■ **Document section**
[Start of Attachment]
|Publication number||US5243925 A|
|Application number||US 07/890,092|
|Publication date||Sep 14, 1993|
|Filing date||May 29, 1992|
|Priority date||May 29, 1992|
|Publication number||07890092, 890092, US 5243925 A, US 5243925A, US-A-5243925, US5243925 A, US5243925A|
|Original Assignee||John Fortenberry|
|Export Citation||BiBTeX, EndNote, RefMan|
|Patent Citations (19), Referenced by (12), Classifications (12), Legal Events (3)|
|External Links: USPTO, USPTO Assignment, Espacenet|
This invention is related generally to cargo transportation and, more particularly, to transportation of liquid cargo by vessel.
Both in their number and per-incident quantity of spilled cargo, accidents attending shipment of liquid cargo by vessel have amply demonstrated the need for a way to at least reduce the quantity of spilled, potentially-polluting cargo. The most well-known recent accident involved the EXXON VALDEZ, a single hull vessel carrying crude oil.
The United States Coast Guard is understood to have estimated that had the EXXON VALDEZ had a double hull, 25% to 60% less oil would have been spilled. Others estimated the reduction in spilled quantity might have been as high as 75%.
Under United States law, double hulls are now required for certain types of new, cargo-carrying vessels. There are two common ways of "doubling" a ship's hull, namely, with a double bottom (protective in case of grounding) and with a double hull (double sides and double bottom--protective in case of collision or grounding).
But such "double" construction is extremely expensive, either in new vessel construction or in retrofit. However, it can be very effective. Some time ago, the United States Coast Guard studied 30 groundings occurring between 1969 and 1973. It concluded that a space between double bottoms of two meters (more than 6 feet) would have been effective in preventing inner bottom penetration with a 96% probability. But, of course, the loss in cargo space would be enormous.
Transportation of ballast, often sea water carried for stability when the vessel is otherwise empty, is also a consideration, at least in oil-carrying vessels. It is understood that oil tankers are required to have segregated ballast tanks which carry only sea water ballast and may not be used for cargo. Ballast tanks can comprise up to about one-third of the vessel's total capacity. Clearly, payload could be increased dramatically if space otherwise dedicated only to ballast could be used for "double duty" carrying.
[End of Attachment]
■ **Source material**
[Start of Attachment]
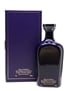 Ballantine's 21 Year Old Wade Ceramic Decanter 70cl / 43%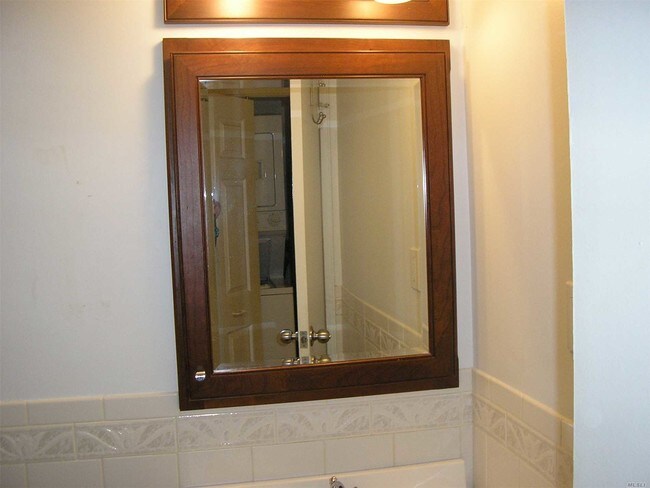 Building Photo - 124 Santa Barbara Dr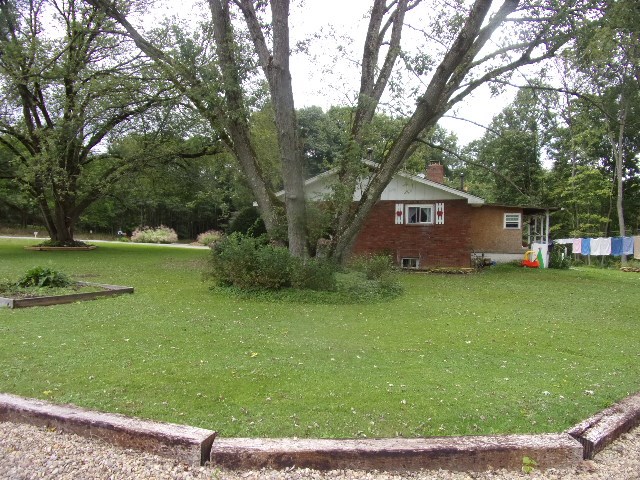 762 Gravel Lick Road Strattanville, PA 16258 - Photo 28 of 33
[End of Attachment]
■ **Exercise requirements**
a: For each statement, say yes or no according to the patent background on liquid cargo vessels, and quote the words that decide it. (i) The Coast Guard study covered 30 groundings that occurred between 1969 and 1973. (ii) A double bottom protects a vessel in case of collision as well as grounding. (iii) Ballast tanks can take up as much as half of a vessel's total capacity.
b: Write a continuation of the patent background on liquid cargo vessels, beginning right after its last sentence.
The material has no connection to the patent background on liquid cargo vessels.

■ **Answer set**
a:
(i) Yes: "the United States Coast Guard studied 30 groundings occurring between 1969 and 1973"
(ii) No: "a double bottom (protective in case of grounding)"
(iii) No: "Ballast tanks can comprise up to about one-third of the vessel's total capacity"

b:
And there is no prohibition against configuring a cargo vessel with spill-limiting systems which improve upon the performance of even a double hull vessel. But prior workers in this field have not been notably successful in configuring practical, highly-efficient and cost-effective systems.
For example, U.S. Pat. No. 334,481 (Sone) shows a vessel with rectilinear compartments transporting rigid cylinders of liquid cargo. U.S. Pat. No. 5,038,960 (Seery) shows a system having a flexible liner in each vessel compartment and a detached interior bladder which hold cargo. U.S. Pat. No. 4,230,061 (Roberts et al.) shows a cargo container extending across the width of a vessel. Multiple containers are arranged end-to-end along the length of the vessel cargo space. U.S. Pat. No. 4,982,678 (Frederick) shows two different types of ship hull liners which are reinforced for tear inhibition and nested one within the other.
An improved system which increases payload possibilities, limits the quantity of potential spills and can be adapted to any of a wide variety of vessel configurations would be a substantial advance in the art.
It is an object of this invention to provide an improved modular bladder system overcoming some of the problems and shortcomings of devices and systems of the prior art.
Another object of this invention is to provide an improved modular bladder system which more efficiently utilizes the carrying capacity of a vessel.
Another object of this invention is to provide an improved modular bladder system which limits the quantity of liquid cargo spilled in the event of a hull penetration.
Still another object of this invention is to provide an improved modular bladder system limiting economic waste of valuable ship's cargo.
Yet another object of this invention is to provide an improved modular bladder system readily adapted to any of a variety of vessel configurations.
These and other important objects will be apparent from the following descriptions taken in conjunction with the drawing.
A purpose of the inventive system is to limit the quantity of liquid cargo (and, particularly crude oil, chemicals and other pollutants) which can spill from a vessel if and when the hull is pierced. The new system includes one or more modular pluralities of cargo-carrying bladders in one or a combination of several arrangements in a cargo-carrying vessel. The selection of a particular arrangement is, in significant part, a function of vessel configuration. It may also be a function of the "perniciousness" of the cargo and of the most-likely type of hull damage, e.g., small-area "puncture-like" opening or long gash, which might occur.
The invention is an improvement in a system of the type having a flexible bladder for confining a liquid in a cargo transporter vessel such as a sea-going tanker. Such vessels typically have outboard and inboard compartments, the former having an outer hull wall and an inner wall common to an inboard compartment. The improved system has an outboard modular plurality of elongate bladders in an outboard ballast compartment. Each bladder has a major axis along the bladder longer dimension and a minor axis along a shorter dimension. When emptied, the bladders collapse to but a fraction of the volume occupied by them when filled with cargo.
By using plural bladders, there is a high likelihood that not all bladders would be ruptured in the event of hull damage and the quantity of cargo at risk of spillage through a damaged, penetrated hull is reduced. For liquid cargoes detrimental to the environment (and there are few cargoes that are not), environmental damage is very much reduced. And with marketable cargoes of all types, economic waste is reduced.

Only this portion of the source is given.